Leonard had sixteen children, six by his first wife Margaret Price: John, Meredith, Mary, Sarah, Elizabeth, and Leonard Jr.; and ten children by his second wife Margaret Larkin (Lykins): Charles, Nancy, Parthenia, Joshua, Hiram, Peter, Andrew, Cynthia, Madison and Dickinson.

Leonard's daughter Elizabeth married Robert Lewis the granddaughter of John Lewis (cousin of General Andrew Lewis).

Leonard's brother William Jr "Old Billy" served in the Virginia House of Delegates representing Kanawha County for a single term, until his son replaced him (also named William) beginning in 1796 after William III finished college at Lexington. His brother, John was appointed Captain of Kanawha County militia alongside Daniel Boone who served as Colonel, John is the father of US Congressman Calvary Morris, and Bishop Thomas Asbury Morris. Leonard's brother Benjamin's son was Achilles Morris, who served as a Lt. Col in the Black Hawk War and defeated Abraham Lincoln in the election of 1832.

Leonard's brother Henry Morris, married Mary Bird whose extended family included Patrick Henry, and General Andrew Lewis through her mother's side (Margaret Dean). Mary's uncle was Col. Abraham Bird, member of the House of Burgesses.

==Lord Dunmore's War==

While never being listed on any muster rolls during the Battle of Point Pleasant like his brothers (John, William Jr, and Henry Morris) - some historians assert Leonard Morris fought in the battle in 1774, however this claim has never borne any evidence While Lord Dunmore's 180 day war was ongoing, Leonard resided at Fort Morris (also known as Kelly's Post) positioned along the Kanawha River. The Morris Fort was established in early 1774 near the mouth of Catfish Shoals on the Kanawha River and build on the ruins of Walter Kelly's home.

Fort Morris was built to have a dedicated established hub for Virginians along the Kanawha River, and was used by Lord Dunmore's men who were on their way to action against Chief Cornstalk.

In November 1774, while occupying Fort Morris, Leonard received a guard of ten soldiers who remained until the settlers were safe from Indians. Some time later, in one of the last raids in the region the Indians kidnapped Sallie, one of Leonard's maids, and though Morris and twenty men followed the Indians as far as Guyandotte they were unable to obtain her release. The war party was of a couple hundred, and their ransom was too great that they could not get Sallie back.

Spatial question entries:
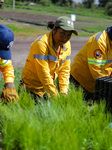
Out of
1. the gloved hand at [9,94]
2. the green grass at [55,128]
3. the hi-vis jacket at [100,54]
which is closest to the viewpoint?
the green grass at [55,128]

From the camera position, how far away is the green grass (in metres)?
2.49

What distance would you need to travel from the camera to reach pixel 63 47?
13.7ft

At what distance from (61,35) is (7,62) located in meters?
0.78

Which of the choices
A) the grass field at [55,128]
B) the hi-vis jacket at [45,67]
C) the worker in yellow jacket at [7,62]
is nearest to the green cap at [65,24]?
the hi-vis jacket at [45,67]

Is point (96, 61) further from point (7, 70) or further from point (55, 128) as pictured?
point (55, 128)

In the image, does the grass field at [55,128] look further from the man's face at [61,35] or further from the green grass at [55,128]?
the man's face at [61,35]

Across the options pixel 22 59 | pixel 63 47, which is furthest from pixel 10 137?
pixel 22 59

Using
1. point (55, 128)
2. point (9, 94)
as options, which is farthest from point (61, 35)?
point (55, 128)

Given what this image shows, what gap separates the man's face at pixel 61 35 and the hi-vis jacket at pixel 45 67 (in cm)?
9

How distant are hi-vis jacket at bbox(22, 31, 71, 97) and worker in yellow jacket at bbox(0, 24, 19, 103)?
0.34 meters

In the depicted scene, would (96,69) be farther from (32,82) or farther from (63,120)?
(63,120)

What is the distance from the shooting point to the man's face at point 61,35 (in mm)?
3752

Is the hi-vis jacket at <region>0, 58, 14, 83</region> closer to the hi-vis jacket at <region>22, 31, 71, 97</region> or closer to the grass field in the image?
the hi-vis jacket at <region>22, 31, 71, 97</region>

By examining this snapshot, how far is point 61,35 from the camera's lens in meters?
3.77
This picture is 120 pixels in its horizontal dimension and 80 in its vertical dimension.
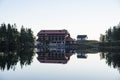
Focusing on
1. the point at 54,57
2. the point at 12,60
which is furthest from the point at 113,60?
the point at 54,57

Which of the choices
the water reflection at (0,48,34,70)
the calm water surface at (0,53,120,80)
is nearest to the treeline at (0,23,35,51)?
the water reflection at (0,48,34,70)

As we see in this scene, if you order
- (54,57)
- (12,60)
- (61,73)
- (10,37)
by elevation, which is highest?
(10,37)

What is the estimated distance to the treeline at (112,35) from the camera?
8191 cm

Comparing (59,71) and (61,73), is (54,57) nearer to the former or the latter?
(59,71)

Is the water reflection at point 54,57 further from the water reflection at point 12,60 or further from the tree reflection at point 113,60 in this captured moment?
the tree reflection at point 113,60

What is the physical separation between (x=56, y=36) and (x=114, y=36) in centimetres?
3093

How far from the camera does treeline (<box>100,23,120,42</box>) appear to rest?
8191 centimetres

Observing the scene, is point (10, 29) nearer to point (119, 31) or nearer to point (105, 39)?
point (119, 31)

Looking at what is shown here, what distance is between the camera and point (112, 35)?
280ft

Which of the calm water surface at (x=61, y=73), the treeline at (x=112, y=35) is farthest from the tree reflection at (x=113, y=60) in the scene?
the treeline at (x=112, y=35)

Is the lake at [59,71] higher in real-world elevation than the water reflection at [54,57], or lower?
lower

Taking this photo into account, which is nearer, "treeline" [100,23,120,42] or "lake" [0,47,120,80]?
"lake" [0,47,120,80]

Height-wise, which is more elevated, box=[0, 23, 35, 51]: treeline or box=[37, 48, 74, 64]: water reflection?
box=[0, 23, 35, 51]: treeline

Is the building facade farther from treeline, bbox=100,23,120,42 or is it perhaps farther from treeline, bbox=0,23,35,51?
treeline, bbox=0,23,35,51
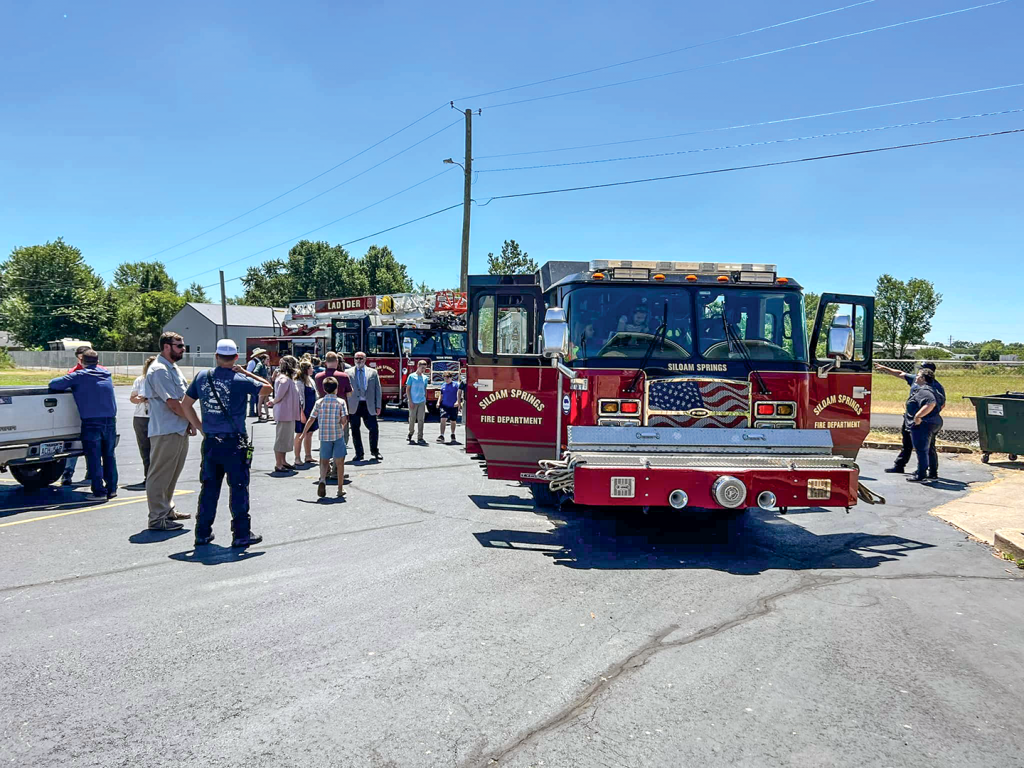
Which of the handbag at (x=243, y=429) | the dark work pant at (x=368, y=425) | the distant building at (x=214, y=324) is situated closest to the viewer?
the handbag at (x=243, y=429)

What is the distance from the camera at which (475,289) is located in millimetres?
7953

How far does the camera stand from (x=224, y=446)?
6.70 meters

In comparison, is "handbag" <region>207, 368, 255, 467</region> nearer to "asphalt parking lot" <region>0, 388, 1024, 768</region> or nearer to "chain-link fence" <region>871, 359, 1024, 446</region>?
"asphalt parking lot" <region>0, 388, 1024, 768</region>

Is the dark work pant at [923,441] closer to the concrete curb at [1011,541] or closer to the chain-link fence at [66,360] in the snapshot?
the concrete curb at [1011,541]

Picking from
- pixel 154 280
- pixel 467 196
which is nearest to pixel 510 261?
pixel 467 196

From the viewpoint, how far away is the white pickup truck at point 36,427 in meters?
8.28

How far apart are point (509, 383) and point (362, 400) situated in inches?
195

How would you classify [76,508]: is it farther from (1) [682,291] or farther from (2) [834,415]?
(2) [834,415]

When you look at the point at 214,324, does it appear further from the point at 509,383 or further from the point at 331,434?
the point at 509,383

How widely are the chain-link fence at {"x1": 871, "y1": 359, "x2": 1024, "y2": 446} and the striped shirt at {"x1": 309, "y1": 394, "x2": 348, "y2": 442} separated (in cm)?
888

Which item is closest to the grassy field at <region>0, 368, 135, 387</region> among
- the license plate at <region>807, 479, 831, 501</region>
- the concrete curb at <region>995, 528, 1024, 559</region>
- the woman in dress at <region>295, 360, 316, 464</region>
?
the woman in dress at <region>295, 360, 316, 464</region>

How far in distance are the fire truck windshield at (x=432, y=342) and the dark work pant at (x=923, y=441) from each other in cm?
1144

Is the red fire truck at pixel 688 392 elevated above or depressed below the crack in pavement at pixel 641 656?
above

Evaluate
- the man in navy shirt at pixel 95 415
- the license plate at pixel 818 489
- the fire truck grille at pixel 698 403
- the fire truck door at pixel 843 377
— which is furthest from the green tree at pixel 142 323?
the license plate at pixel 818 489
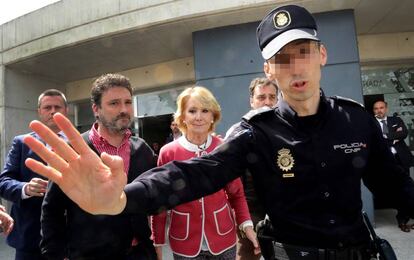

Short problem 1 =>
In the passage on Leonard Morris, where was the Morris Fort established?
Short problem 2 =>
For each statement, say whether it agrees with the passage on Leonard Morris, and quote the deciding words: (a) Leonard had ten children by his first wife, Margaret Price. (b) Leonard's brother John was appointed Captain of the Kanawha County militia while Daniel Boone served as Colonel. (c) Sallie was released after Morris and twenty men pursued the Indians to Guyandotte.
Short problem 3 =>
Resume the passage on Leonard Morris, continuing after its final sentence.

Exercise response 1 =>
Near the mouth of Catfish Shoals on the Kanawha River, built on the ruins of Walter Kelly's home.

Exercise response 2 =>
(a) No: "six by his first wife Margaret Price"
(b) Yes: "John was appointed Captain of Kanawha County militia alongside Daniel Boone who served as Colonel"
(c) No: "they were unable to obtain her release"

Exercise response 3 =>
From 1777 through 1782, Morris was commissioned as spy by Patrick Henry for the State of Virginia during the American Revolution, tracking hostile Indian movements in Greenbrier and Kanawha along with his brother-in-law John Jones. Morris also worked alongside Lt. John Young who was newly commissioned under Captain William Morris's Ranger Company as a spy.

== Revolutionary and Indian Wars ==
From March to July 1789 in support of the Northwest Indian Wars, Leonard supplied the Kanawha County Militia Rangers war materials amounting to £118, 3 shilling and 9 pence.On August 10, 1789, Leonard and William Morris Jr. were listed as having sold/provided additional war materials to Colonel George Clendenin, 26 Privates, 2 Sergeants, one Ensign, one Lieutenant, and one Captain. The Militia company was renamed in October 1789 to the Morris' Company of Rangers, led by Capt. John Morris.

Leonard Morris's farm and stock raising was instrumental to the war effort, from May 1791 through September 30, 1791, Capt. John Morris provided Leonard's farm with soldiers until September 30, 1791, protecting his and neighboring the lands from hostile forces. The Ranger company was listed in a March 24, 1792 report to the Governor of Virginia, Henry Lee III as "having adopted full and effectual measures for the defense of the Western Frontier."

==Appointment to Justice==

On October 6, 1789, the Virginia House of Delegates appointed Leonard Morris as Justice of the newly established Kanawha County, and was sworn in as member of the County Court. The first official court appearance in Kanawha County was held in the house of Colonel George Clendenin. On this occasion several of the newly appointed Justices were sworn in as members of the Court including Thomas Lewis Jr., and Daniel Boone.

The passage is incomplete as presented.